■ **Assignment A**
Rewrite the source code analysis excerpt from "SUMMARY OF THE" up to and including "of source code.", swapping "prominent" for "important".
■ **Assignment B**
Write the next part of the text on static analysis of source code, following on from its final sentence.

■ **Excerpt**

* * * * *

Another issue that source code analysis tools cannot account for are methods for avoiding events such as errors. One type of method used to prevent errors are referred to as ‘cleanser’ subroutines. ‘Cleansers’ assign the variable have a value of zero (0) to avoid various programming related issues when a variable has no value assigned to it. When a source code analysis tool looks at a subroutine, it does not look to any other subroutines called, including ‘cleansers’. While an executed program might not have an error, a source code analysis tool will not see that and report a possible error. There could also be cases where the subroutine returning an error might not be fatal to the entire program due to another condition in the code, but the source code analysis tool will not know to look for that. An otherwise harmless error could also prevent further analysis of the program by the source code analysis tool as it perceives the program might not be operable beyond that point.

A need exists for a method, system, and program for static analysis of source code by simulation of source code execution. The invention performs a simulation of subroutine source code execution while tracking the associated data values in the specific data formation of intervals during the simulation. When the data flow reaches a predetermined event, the data flow can bifurcate to simulate multiple data flow paths while also identifying these as points of interest. These points of interest are recorded during the simulation and relayed to a code analyst as a point of interest along with the results of the simulation.

SUMMARY OF THE INVENTION

The method, system, and program illustrated and described herein have several features, no single one of which is solely responsible for its desirable attributes. Without limiting the scope as expressed by the description that follows, its more prominent features will now be discussed briefly. After considering this discussion, and particularly after reading the section entitled “DETAILED DESCRIPTION OF THE ILLUSTRATIVE EMBODIMENTS” one will understand how the features of the invention provide for the analysis of source code.

The invention is a method, system, and program for static analysis of source code by simulation of source code execution. The invention performs a simulation of subroutine source code execution while tracking the associated data values in the specific data formation of intervals during the simulation. When the data flow reaches a predetermined event, the data flow can bifurcate to simulate multiple data flow paths while also identifying these as points of interest. These points of interest are recorded during the simulation and relayed to a code analyst as a point of interest along with the results of the simulation.

* * * * *

■ **Dataset section**
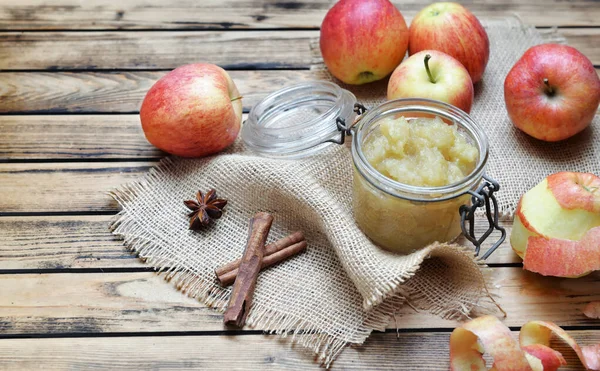 homemade apple sauce in a glass jar with red applesand stick of cinnamon on a wooden table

* * * * *

■ **Task answer A**
SUMMARY OF THE INVENTION

The method, system, and program illustrated and described herein have several features, no single one of which is solely responsible for its desirable attributes. Without limiting the scope as expressed by the description that follows, its more important features will now be discussed briefly. After considering this discussion, and particularly after reading the section entitled “DETAILED DESCRIPTION OF THE ILLUSTRATIVE EMBODIMENTS” one will understand how the features of the invention provide for the analysis of source code.

■ **Task answer B**
The invention can be used in most computer languages for various forms of event detection, including most error types, weakness in security that make a system vulnerable to external interference, and array balance checking. The first aspect of this invention is it utilizes a special data type called an interval. Intervals are mathematical ranges used for inputs in the simulation. Intervals can be used for any data type. The value of the ranges depends on the original data type. An integer can be converted into a range before the simulation is performed. These ranges can reach from negative infinity to infinity. Secondly, the invention addresses the issue of looping which can greatly reduces the amount of processing time needed to complete the simulation. Most programs have a series of conditional statements that determine which set of instructions are followed for the remainder of the program. The simulator makes a copy of the program simulation up to that point and executes the first choice in the program. It later returns on a subsequent loop and completes the other choice. Another instance that could make a simulation return to an earlier point comes from loop generated not by the simulator but from the program itself. When this occurs, the instructions are repeated again as directed by the source code.

With both loops and conditional statements that need to be repeated, there could be a potentially infinite number of times the simulation is repeated if the values used were integers. This invention prevents redundant loops from repeating unnecessarily.

A way to prevent the possibility of infinite loops is to end the loop by seeing if the loop has already been accomplished. In this case, the use of a value ranges instead of integers are helpful. When a loop occurs, the simulator will see if the ranges being simulated have already been used. If so, there is no need to repeat the loop.

The preemption of infinite loops can be accomplished in some cases via loop induction. In loop induction, the initial conditions of the first loop are known. When a loop is executed after the first time, the simulator wants to combine all the iterations into one execution. This is possible as most loops are exactly the same. The source code makes might make no material distinction between loop two and loop two thousand in the code. The second time a loop is executed, the range could be from one to infinity. When the next loop is executed, the range might have increased an increment so it is now two to infinity. Since that range has already been analyzed, the rest of the loop can be ignored as it has already been simulated.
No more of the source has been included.